- Directed by: Devaraj–Mohan
- Written by: Shanmugapriyan
- Based on: Vilimbu by Shanmugapriyan
- Produced by: V. Kanthasamy Devaraj Mohan
- Starring: Sivakumar Chandrakala
- Music by: Ilaiyaraaja
- Production company: Sri Vishnupriya Creations
- Release date: 27 November 1976;
- Country: India
- Language: Tamil

= Uravadum Nenjam =

Uravadum Nenjam is a 1976 Indian Tamil-language film directed by Devaraj–Mohan and written by Shanmugapriyan, starring Sivakumar and Chandrakala. The film is based on the play Vilimbu by Shanmugapriyan. It was released on 27 November 1976. A dubbed Malayalam version Aaru Manikkoor was released in 1978.

== Cast ==
- Sivakumar
- Chandrakala
- Suruli Rajan
- Y. G. Mahendran

== Production ==
The story of Uravadum Nenjam was conceived by Shanmugapriyan and prepared in 30 minutes. He also wrote the screenplay. It was adapted from his stage play Vilimbu. The film was launched on 21 April 1976 at Vauhini Studios and it was the debut production venture of Sri Vishnupriya Creations.

== Soundtrack ==
The soundtrack was composed by Ilaiyaraaja.
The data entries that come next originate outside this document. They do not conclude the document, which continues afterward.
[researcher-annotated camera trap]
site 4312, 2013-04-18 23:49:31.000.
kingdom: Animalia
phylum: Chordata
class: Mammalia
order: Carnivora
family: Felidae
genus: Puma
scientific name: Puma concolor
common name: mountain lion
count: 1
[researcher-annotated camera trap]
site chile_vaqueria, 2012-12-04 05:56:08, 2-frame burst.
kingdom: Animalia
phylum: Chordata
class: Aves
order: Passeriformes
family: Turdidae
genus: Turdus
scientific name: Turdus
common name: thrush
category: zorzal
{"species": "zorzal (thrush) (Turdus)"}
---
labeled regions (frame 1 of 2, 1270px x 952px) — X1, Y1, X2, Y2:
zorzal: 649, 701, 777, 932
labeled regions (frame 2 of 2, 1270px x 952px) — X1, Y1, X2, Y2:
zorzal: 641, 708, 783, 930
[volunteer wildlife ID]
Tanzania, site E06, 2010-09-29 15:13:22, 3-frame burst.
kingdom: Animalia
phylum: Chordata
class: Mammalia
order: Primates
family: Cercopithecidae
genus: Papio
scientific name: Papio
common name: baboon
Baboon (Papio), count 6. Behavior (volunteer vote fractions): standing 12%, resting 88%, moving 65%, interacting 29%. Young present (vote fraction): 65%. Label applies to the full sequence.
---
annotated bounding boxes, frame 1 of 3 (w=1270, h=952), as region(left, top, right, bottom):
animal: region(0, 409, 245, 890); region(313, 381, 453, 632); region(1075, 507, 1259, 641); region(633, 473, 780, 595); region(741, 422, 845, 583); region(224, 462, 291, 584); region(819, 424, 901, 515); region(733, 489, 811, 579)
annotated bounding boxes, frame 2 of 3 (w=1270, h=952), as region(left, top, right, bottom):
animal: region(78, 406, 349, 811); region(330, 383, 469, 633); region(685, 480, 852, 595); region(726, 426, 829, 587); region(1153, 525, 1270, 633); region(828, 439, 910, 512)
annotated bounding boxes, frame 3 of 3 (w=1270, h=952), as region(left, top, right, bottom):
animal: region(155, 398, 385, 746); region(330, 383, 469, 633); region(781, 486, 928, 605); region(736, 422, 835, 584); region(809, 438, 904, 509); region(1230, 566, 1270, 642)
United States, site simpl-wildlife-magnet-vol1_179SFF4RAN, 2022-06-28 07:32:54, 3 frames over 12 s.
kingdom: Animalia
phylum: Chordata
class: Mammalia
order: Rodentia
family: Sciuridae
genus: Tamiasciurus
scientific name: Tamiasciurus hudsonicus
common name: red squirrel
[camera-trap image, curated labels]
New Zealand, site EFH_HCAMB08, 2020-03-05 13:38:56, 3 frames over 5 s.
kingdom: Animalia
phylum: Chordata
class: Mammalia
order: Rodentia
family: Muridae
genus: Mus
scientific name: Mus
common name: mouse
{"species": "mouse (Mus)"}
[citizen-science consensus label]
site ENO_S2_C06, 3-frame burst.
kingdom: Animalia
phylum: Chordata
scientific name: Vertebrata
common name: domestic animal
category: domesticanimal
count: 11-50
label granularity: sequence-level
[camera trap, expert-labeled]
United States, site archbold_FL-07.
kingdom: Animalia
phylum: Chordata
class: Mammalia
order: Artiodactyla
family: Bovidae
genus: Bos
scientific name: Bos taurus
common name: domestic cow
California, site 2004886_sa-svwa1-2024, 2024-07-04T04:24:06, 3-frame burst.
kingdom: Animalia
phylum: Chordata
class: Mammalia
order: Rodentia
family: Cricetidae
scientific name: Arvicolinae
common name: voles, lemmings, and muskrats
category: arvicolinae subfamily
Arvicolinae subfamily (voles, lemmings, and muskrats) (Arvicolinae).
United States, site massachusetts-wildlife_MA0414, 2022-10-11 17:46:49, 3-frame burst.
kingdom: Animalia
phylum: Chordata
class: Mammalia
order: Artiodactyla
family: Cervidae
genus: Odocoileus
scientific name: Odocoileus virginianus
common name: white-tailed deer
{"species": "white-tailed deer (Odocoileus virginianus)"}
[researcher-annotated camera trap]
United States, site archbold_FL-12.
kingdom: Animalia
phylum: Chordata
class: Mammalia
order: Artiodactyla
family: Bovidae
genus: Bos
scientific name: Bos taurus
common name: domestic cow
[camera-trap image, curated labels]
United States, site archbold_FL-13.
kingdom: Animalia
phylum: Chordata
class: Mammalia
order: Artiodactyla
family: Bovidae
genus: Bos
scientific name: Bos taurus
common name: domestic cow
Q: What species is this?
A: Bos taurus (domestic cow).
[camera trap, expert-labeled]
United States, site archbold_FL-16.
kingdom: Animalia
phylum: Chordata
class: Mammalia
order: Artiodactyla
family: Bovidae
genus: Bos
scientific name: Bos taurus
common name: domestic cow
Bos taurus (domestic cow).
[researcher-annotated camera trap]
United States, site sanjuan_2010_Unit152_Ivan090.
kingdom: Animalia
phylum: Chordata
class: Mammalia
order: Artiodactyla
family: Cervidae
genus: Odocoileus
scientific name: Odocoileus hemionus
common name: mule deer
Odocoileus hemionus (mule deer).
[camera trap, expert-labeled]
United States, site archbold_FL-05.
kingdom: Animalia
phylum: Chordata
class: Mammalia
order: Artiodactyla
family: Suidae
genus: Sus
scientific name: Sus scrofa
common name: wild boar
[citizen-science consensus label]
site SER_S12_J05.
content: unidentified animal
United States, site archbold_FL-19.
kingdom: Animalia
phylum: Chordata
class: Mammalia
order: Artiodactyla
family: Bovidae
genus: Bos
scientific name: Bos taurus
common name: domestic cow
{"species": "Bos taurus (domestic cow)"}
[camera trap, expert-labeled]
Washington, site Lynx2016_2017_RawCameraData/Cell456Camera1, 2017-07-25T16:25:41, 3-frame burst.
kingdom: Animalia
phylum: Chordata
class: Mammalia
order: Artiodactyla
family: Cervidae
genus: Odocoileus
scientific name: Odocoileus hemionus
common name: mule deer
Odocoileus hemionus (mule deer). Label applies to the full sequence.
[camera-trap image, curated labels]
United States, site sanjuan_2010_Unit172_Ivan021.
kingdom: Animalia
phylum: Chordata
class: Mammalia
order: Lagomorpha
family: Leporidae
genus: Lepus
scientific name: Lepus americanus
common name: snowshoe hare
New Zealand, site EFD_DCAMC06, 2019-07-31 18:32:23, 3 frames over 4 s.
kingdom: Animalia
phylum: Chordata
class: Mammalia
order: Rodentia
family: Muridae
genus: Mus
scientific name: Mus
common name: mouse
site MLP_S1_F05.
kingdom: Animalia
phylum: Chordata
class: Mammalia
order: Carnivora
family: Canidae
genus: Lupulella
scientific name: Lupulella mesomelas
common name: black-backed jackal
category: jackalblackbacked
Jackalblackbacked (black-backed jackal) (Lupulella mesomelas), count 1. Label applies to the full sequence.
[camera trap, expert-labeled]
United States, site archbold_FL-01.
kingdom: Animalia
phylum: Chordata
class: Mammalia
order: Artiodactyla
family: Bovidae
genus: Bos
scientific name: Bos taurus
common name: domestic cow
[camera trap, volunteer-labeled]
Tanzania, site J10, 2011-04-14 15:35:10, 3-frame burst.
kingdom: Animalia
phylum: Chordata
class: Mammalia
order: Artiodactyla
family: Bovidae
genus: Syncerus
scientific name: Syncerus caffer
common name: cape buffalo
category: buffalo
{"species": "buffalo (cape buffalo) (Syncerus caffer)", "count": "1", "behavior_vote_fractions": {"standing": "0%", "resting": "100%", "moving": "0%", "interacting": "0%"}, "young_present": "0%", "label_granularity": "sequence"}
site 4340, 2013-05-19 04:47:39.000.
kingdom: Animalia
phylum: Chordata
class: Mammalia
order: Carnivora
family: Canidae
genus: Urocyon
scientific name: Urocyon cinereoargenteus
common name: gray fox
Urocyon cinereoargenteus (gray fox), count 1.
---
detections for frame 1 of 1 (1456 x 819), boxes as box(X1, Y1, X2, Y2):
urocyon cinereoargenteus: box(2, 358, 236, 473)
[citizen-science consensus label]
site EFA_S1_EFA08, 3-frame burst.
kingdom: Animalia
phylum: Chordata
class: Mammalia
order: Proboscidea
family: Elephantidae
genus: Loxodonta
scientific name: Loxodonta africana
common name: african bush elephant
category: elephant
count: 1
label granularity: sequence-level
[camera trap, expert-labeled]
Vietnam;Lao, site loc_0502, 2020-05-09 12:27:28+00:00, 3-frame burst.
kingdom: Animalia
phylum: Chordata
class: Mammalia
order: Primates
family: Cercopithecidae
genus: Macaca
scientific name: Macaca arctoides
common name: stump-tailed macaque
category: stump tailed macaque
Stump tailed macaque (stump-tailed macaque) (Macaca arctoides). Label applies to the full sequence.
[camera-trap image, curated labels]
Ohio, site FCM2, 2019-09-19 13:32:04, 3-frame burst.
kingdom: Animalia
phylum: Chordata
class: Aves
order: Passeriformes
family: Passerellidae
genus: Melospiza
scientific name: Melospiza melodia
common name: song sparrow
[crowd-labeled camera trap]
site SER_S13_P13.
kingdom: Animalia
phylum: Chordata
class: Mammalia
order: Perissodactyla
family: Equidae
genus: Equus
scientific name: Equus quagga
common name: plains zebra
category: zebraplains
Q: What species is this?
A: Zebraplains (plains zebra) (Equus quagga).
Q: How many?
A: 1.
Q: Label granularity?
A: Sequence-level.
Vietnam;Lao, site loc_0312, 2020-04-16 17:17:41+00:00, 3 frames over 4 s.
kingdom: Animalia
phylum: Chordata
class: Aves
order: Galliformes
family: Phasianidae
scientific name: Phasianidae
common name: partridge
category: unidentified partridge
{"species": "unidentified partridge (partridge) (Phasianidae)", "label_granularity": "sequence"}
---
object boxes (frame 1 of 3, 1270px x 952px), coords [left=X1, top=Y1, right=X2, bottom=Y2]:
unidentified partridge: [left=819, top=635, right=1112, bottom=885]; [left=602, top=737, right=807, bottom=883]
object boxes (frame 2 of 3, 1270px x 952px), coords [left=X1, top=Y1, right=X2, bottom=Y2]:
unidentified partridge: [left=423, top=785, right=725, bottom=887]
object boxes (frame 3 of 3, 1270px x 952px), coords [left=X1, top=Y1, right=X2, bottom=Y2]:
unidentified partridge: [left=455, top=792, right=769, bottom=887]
| Song | Singers | Length |
|---|---|---|
| Oru Naal Unnodu Oru Naal | S. P. Balasubrahmanyam, S. Janaki | 04:12 |
| Ninaithathellam Nadakkappora | S. P. Balasubrahmanyam, S. Janaki | 03:10 |
| Dear Uncle | Malaysia Vasudevan | 03:28 |

== Reception ==
According to Sivakumar, the film failed at the box-office as audience felt the film did not have the right ending.